-- TASK BRIEF --
Update the material starting with the line containing "What distance must" and going on through the end, swapping "iron balcony railing" for "metal balcony railing" and keeping everything else unchanged. Leave the pictures out of your answer.

Entries on spatial positioning:
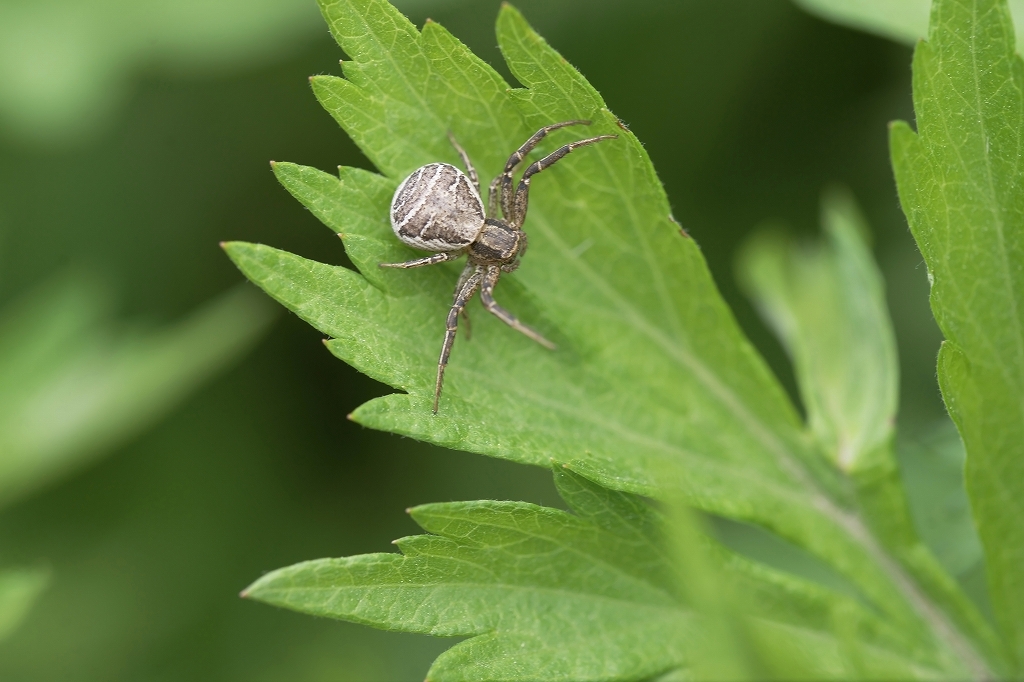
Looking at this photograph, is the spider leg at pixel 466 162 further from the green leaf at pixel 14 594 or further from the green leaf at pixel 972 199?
the green leaf at pixel 14 594

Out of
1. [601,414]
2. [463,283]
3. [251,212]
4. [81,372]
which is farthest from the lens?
[251,212]

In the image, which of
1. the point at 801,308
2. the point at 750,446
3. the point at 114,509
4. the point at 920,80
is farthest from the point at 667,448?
the point at 114,509

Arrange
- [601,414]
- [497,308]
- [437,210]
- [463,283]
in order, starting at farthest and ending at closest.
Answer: [437,210], [463,283], [497,308], [601,414]

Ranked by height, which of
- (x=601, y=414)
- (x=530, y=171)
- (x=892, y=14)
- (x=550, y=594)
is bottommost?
(x=550, y=594)

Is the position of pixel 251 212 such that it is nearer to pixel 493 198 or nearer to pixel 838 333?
pixel 493 198

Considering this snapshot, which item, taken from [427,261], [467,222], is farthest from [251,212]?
[427,261]

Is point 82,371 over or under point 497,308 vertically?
over

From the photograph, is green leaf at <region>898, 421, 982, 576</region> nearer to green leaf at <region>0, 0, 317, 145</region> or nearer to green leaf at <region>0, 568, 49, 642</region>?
green leaf at <region>0, 568, 49, 642</region>

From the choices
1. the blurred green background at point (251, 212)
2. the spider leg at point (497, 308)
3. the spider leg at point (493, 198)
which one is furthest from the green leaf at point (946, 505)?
the spider leg at point (493, 198)

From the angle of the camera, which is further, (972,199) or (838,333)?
(838,333)
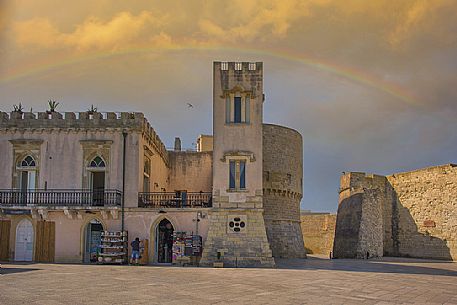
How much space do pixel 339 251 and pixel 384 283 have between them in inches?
906

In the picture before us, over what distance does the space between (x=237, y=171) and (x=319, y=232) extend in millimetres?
26724

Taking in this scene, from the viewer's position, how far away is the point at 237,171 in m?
27.7

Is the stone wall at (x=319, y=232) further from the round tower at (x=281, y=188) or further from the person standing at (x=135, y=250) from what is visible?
the person standing at (x=135, y=250)

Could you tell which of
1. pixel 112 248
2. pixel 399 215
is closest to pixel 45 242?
pixel 112 248

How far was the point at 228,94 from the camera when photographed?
28.2 m

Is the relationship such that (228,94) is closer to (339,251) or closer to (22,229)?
(22,229)

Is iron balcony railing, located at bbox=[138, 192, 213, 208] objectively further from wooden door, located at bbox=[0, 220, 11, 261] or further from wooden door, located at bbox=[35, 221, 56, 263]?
wooden door, located at bbox=[0, 220, 11, 261]

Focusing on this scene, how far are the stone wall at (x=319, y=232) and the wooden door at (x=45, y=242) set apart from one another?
28.1m

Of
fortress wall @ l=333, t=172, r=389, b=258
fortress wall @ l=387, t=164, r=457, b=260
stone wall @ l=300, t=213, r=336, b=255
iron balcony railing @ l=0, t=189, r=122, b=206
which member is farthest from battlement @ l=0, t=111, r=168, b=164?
stone wall @ l=300, t=213, r=336, b=255

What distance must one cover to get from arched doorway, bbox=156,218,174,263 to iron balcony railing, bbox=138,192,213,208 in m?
1.12

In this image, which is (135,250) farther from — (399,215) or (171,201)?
(399,215)

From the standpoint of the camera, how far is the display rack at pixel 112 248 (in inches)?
1054

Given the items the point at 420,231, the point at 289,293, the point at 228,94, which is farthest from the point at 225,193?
the point at 420,231

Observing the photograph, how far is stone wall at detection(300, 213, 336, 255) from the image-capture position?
50.1 meters
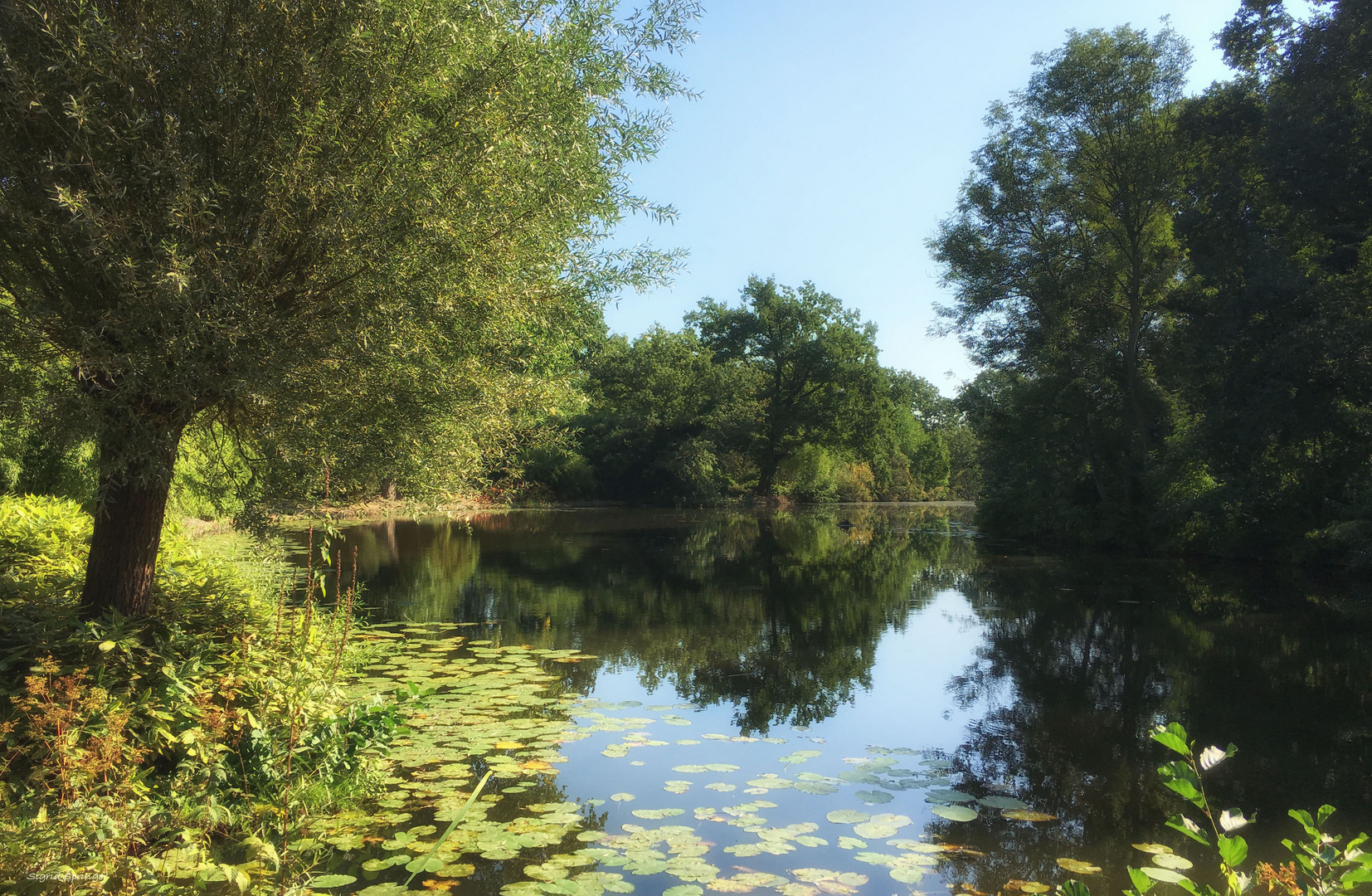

-- FULL OUTPUT --
What distance must one cover to get from arched doorway, bbox=156,218,174,263 to metal balcony railing, bbox=138,192,213,208 in m?
1.12

In this image, which is (135,250) farther from — (399,215) or (171,201)?
(399,215)

From the standpoint of the camera, how far is the display rack at pixel 112 248 (in inches)?
1054

Given the items the point at 420,231, the point at 289,293, the point at 228,94, which is farthest from the point at 225,193?
the point at 420,231

Observing the photograph, how far is stone wall at detection(300, 213, 336, 255) from the image-capture position?
50.1 meters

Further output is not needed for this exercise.